The real arrival, when it came, was quieter than any plot’s climax. It was an afternoon that began like any other: the kettle whistled, laundry smelled faintly of soap, and a neighbour’s child cried in an upstairs corridor. Saradha lay with her shawl bunched at her throat and a film murmuring softly on the small set. The star on screen offered a hand to a stranger, and in the next room Sindhu hummed a hymn as she changed the bed.
Saradha’s breathing slowed. She felt a warmth that was not from a heating pad, but exactly the kind she had demanded from her films. A gentle hand smoothed her hair. “You can let go,” someone whispered, and the voice was both Sindhu’s and the echo of his lines. She thought briefly of regrets—voices she had not healed, afternoons wasted on worry—and then she realized the regrets had already been softened, retouched by those fictional acts of kindness.
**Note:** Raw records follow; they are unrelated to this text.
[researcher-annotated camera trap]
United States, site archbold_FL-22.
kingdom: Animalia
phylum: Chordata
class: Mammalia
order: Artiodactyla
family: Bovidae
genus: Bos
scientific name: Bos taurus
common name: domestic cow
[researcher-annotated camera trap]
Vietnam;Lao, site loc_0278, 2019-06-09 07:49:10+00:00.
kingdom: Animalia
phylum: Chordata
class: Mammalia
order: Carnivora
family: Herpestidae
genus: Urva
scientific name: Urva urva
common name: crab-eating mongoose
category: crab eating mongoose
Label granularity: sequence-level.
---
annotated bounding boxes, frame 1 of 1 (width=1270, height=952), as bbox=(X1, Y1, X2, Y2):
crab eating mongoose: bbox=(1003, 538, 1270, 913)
In her final moment, she imagined him pulling a chair beside the bed, as he might in a movie, sitting quietly while the world settled. She felt the unmistakable comfort that matters at the end: the surrender to being held, the permission to relent. A small smile creased her face. Whether the hand belonged to the actor she loved, a nursing aide who cared, or the collective tenderness of every story that had kept her company mattered less than the fact of it.
After she was gone, Sindhu turned off the television. The film hung suspended in a paused image—a man mid-smile, forever about to speak. On the nightstand lay the shawl Saradha had bought and a scrap of paper with a list of things she had wanted to do—each item crossed out, not because she had completed them as planned, but because she had, in her own way, been reconciled to them.
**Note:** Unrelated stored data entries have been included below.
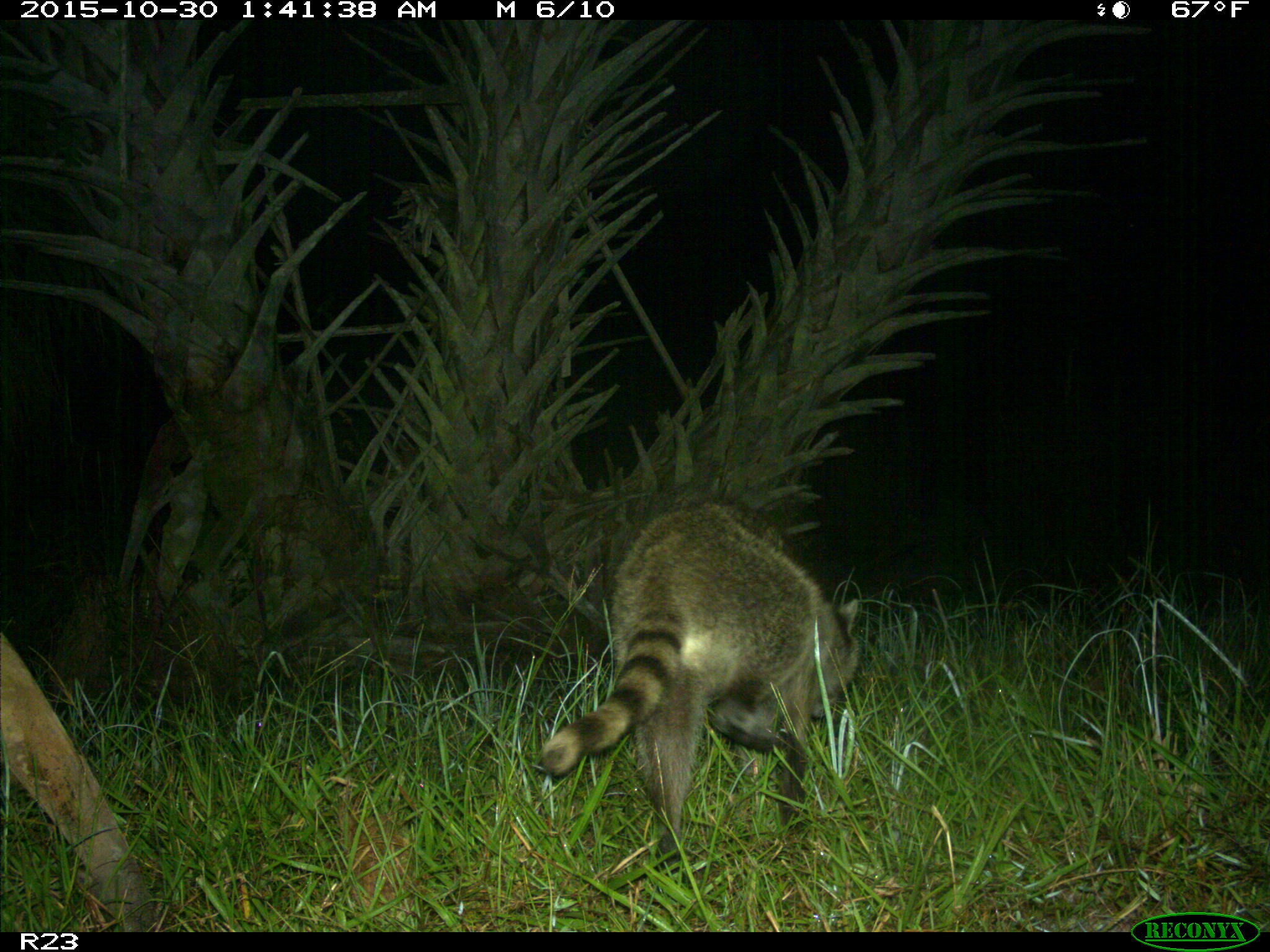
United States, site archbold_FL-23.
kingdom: Animalia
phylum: Chordata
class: Mammalia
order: Carnivora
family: Procyonidae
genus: Procyon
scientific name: Procyon lotor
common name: common raccoon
A neighbour found the television image strangely touching. There was an image of Saradha’s favourite hero dressed like the Archangel Gabriel, as though leading a woman toward paradise.
Sindhu had called Saradha’s son and daughter to announce her death. Hours later, they arrived and sat in chairs already arranged by the neighbours. Everyone looked at the television screen as though it were an altar.
They spoke of making arrangements and of stories their mother had told. One of them switched the set on again, and the star filled the room—not to rescue or to fix, but to remind them that people find their endings in many forms: in family, in memory, in a film that teaches you how to be gentle when you have nothing left to offer.
In the years that followed, friends who remembered Saradha told the story with a smile and a slight catch in the throat: how she had believed a man in films could save her. They said it simply because it was true in its own small way. He had saved her from fear with borrowed hands; he had made her feel comforted when she needed comfort most.
And in that, they agreed, she had been brave enough to ask the world for the gentleness it sometimes forgets to give.